**Source excerpt:**
<![CDATA[As a Rangers fan, there really is nothing better than watching games with my friends.
It usually includes booze, screaming at the television, a bunch of laughs and more booze.
There’s celebratory high fives after goals and the drowning of our sorrows in alcohol after an opponent finds the back of the Rangers net.
Fights are met with thunderous applause, while the referees feel our armchair wrath after a questionable penalty call.
Inevitably, we have intense conversations about the turning point of the 1994 Stanley Cup Final (Richter’s penalty shot save on Bure…duh) or if we were Team Richter or Team Vanbiesbrouk.
Despite having opposing positions, we always respect and listen too each other. Unless we’re really bombed, then it usually leads to some kind of drunken wrestling match (or at least in our younger days it did). But I digress.
And I’m sure this is a similar scene that’s played out in the basements and dens of countless Rangers fans over the years.
In our own closed off man caves, we’re very comfortable with the way our group of friends view the Blueshirts. We’re not exposed to how other Rangers fans are dissecting games or celebrating them.
That is until we check our social media accounts. Suddenly, we’re witnessing other residents of Rangerstown lauding players we just mocked with our friends, while viewing the game through a completely different prism.

**Information supplied:**
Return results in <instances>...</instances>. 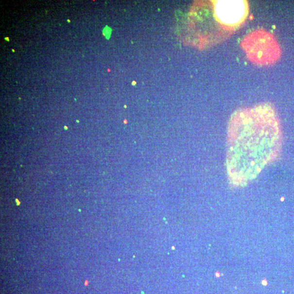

**Task brief:** Write a continuation of the piece about watching Rangers games with friends, starting right after its last sentence.

**Answer to this task:**
Sadly, instead of using these social media platforms to be, you know, social and having constructive conversations on the merits of our arguments, the keyboard warriors and Ranger fan police come out in full force.
Where you previously respected your friend’s opinion on Tanner Glass’ positive impact while watching the game in his basement, you’re now ridiculing an anonymous fan on Facebook who wants more toughness (or is it toffness?).
Because of social media, Rangers fans have literally become more concerned with how a fellow fan is rooting for the Blueshirts than how the team is actually performing on the ice.
And now that analytics have become all the rage, the divide has only grown deeper.
There are times I sign into Twitter after a convincing win and the Blueshirt Faithful are at each other’s throats like they just lost their 10th straight game.
So my advice is this, stop giving a sh*t how other Rangers fans root for the Blueshirts.
If someone wants to be completely miserable while calling for the trade of Henrik Lundqvist, let them.
If another fan enjoys crunching the numbers postgame to spot trends and predict whether the Rangers current play is sustainable, more power to them.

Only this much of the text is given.